Parasites Induced Problems – There are many parasites already thriving within the body of aquatic animals. Most common are nematodes and flagellates. These worms do not affect the turtle’s health as much as the tapeworm would do. Some signs of the other more dreaded form of parasites include weight loss, fatigue, and diarrhea.
However, to confirm the presence of the worms, you may need to take the common musk turtles to the vet for a fecal exam. You can also conduct a fecal exam at home, provided you can get your hands on the turtle’s stool that is excreted in the last 6 hours.
Please think before you buy as they need commitment
After going through the detailed guide, you must have realized that the common musk turtles are very sensitive animals who are also easily threatened.

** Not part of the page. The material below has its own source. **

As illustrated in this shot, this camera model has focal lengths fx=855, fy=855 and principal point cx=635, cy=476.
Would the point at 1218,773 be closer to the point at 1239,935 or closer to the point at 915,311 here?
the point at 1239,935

You need to love the captive ones more than the wild ones.
As the former are not habitual of the wild wild world out there. They are born into captivity and have not seen the fiery wilderness or swam in a river or pond full of threats.
So, do not rush with anything. If you buy a common musk turtle, rest assured that you are in for the long run.
Can I give a mixed diet to my turtle? Yes, even though the common musk turtles are a bit choosy about what they eat, giving them a combination of different kinds of foods can work. For best results, add 40% of meats (live or dried) with 20% of vegetables and 40% of pellets.
How often shall I clean the tank? Taking the average size of the tank as 40 gallons, it will be great if you can clean it up, end to end once a month.